You know the vehicles that appear on the screen when you want a ride? Well, those are apparently intended to act as an incentive to order a ride from the service. According to the investigation, the black symbols are sometimes “phantoms” that make you think there are cars around, but according to drivers and users, that is not completely true.
Uber drivers working in the U.S have said in the past that the app often displays “phantom cars”, which are not near your location when you want to catch a ride. Seeing one close makes most believe it will come right away and brings in more money for the company.

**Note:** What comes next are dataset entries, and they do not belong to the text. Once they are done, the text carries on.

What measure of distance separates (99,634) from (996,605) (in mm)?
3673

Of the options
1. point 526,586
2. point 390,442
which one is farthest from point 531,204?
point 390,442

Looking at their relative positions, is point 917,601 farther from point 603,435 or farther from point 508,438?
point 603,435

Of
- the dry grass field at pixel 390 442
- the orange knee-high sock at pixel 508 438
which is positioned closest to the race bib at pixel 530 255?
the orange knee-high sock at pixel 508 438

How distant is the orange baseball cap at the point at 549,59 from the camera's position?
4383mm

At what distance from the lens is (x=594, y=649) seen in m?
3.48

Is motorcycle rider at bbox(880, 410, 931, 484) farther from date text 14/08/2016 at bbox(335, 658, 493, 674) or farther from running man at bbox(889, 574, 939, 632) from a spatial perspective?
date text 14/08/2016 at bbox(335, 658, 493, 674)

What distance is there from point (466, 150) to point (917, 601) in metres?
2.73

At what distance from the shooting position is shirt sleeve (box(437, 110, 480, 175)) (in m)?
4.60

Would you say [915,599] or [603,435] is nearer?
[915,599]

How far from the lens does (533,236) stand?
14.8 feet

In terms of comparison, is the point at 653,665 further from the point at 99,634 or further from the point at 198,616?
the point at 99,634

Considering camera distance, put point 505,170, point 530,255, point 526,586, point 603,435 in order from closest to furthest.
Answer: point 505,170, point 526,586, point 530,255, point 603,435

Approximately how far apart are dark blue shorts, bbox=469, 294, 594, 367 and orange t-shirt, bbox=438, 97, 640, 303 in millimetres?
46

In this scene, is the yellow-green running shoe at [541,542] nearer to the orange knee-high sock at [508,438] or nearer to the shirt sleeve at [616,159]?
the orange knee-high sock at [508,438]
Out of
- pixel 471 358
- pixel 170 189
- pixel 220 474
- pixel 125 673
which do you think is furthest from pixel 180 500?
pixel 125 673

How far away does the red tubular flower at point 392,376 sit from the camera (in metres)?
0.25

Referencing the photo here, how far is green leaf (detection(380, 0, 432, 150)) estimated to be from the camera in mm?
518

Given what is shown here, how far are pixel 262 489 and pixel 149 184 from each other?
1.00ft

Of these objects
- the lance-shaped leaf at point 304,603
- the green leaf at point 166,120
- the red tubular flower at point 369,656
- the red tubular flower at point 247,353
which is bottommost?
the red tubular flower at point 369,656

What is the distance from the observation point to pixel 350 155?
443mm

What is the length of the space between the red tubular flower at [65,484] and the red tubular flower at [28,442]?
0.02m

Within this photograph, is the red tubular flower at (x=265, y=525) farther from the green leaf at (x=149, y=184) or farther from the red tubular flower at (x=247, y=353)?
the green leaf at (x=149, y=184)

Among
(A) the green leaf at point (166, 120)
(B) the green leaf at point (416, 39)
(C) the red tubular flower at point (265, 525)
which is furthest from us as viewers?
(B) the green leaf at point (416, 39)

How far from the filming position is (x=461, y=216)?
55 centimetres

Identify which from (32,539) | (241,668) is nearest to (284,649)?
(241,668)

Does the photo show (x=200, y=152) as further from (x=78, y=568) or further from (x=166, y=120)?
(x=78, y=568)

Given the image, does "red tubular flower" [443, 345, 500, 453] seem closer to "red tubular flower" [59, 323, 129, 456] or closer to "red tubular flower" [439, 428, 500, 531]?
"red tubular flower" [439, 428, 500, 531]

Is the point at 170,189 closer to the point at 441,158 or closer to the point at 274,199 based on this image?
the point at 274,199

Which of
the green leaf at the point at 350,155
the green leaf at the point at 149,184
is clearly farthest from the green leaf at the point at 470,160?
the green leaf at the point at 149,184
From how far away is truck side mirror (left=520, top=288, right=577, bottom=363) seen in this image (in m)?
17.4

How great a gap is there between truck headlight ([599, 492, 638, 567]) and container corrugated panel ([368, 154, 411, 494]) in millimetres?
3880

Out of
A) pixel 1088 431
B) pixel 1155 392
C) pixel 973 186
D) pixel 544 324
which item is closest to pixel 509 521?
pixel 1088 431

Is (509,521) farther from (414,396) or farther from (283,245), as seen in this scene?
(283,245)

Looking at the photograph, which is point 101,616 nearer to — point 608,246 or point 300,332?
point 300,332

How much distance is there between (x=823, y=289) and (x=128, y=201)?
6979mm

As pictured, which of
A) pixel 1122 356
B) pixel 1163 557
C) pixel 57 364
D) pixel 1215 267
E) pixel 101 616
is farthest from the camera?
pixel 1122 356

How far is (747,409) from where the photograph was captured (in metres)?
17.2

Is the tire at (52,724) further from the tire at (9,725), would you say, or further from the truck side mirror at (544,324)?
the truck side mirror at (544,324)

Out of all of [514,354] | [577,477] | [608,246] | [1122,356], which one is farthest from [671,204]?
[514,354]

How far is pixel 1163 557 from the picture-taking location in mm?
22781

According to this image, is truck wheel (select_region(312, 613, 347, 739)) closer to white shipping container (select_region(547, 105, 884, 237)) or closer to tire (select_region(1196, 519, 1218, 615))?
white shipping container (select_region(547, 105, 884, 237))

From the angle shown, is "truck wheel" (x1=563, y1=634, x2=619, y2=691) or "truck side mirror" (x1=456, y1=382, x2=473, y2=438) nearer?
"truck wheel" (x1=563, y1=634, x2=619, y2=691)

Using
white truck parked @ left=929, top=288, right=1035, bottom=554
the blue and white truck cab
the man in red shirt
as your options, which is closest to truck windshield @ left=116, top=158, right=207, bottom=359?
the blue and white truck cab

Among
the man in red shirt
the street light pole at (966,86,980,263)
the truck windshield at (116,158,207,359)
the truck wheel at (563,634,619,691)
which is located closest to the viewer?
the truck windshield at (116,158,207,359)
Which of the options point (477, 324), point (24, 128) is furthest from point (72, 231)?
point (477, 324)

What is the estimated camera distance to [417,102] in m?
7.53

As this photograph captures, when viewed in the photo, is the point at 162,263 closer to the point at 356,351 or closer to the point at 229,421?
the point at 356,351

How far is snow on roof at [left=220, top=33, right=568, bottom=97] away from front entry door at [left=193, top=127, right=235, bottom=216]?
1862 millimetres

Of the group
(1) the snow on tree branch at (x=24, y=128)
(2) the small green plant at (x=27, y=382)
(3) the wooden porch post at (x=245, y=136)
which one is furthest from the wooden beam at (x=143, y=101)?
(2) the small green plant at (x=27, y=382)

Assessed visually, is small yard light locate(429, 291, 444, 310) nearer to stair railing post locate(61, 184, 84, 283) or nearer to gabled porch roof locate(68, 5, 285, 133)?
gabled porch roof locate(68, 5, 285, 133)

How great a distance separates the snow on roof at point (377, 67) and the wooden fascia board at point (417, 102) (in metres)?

“The presence of those virtual cars on the passenger’s screen does not necessarily reflect an accurate number of drivers who are physically present or their precise locations,” two employees of Data & Society revealed. “Instead, these phantom cars are part of a ‘visual effect’ that Uber uses to emphasize the proximity of drivers to passengers. Not surprisingly, the visual effect shows cars nearby, even when they might not actually exist.”
Is It Really a Lie?
The company has denied that the symbols are just there to make us believe that there are cars near our location. Research from Alex Rosenblat, a New York-based data researcher, who studied how the drivers working for the service used the app, says that customers are manipulated by the symbols on their screens. “If a potential passenger opened up the app and saw no cars around, she might take another cab service. But if she saw a cluster of cars seemingly milling around on the same street, she’s more likely to request a ride,” wrote Mr. Rosenblat.
“What the passenger app shows can be deceptive,” writes Mr. Rosenblat, who found that Uber drivers “across multiple forums discuss the fake cars they see on their own residential streets”.
He used Heather, an Uber driver, who once tested this. She says she once opened her passenger app to find four drivers on the streets close to her. She then opened her driver app and saw that the closest vehicle was almost 20 minutes away from her location.
Uber Says It’s No Lie
Heather then contacted Uber to ask them about it, she was told the app was pretty much a “screen saver”. “The app is simply showing there are partners on the road at the time,” she was told in an email. The company has denied that the screen is lying, saying, “This is simply not true. The cars you see in the app are the cars on the road.”
The allegation is now one of the many things Uber will have to deal with, even though no proof has yet been posted by the company that mentioned this. The ride sharing service has been fighting against regulations in many U.S cities and has been banned in other places around the world. One of them is France, and there are others like Brazil, who is thinking of banning it on two of its biggest cities.
What do you think about the study? Have you ever used the service?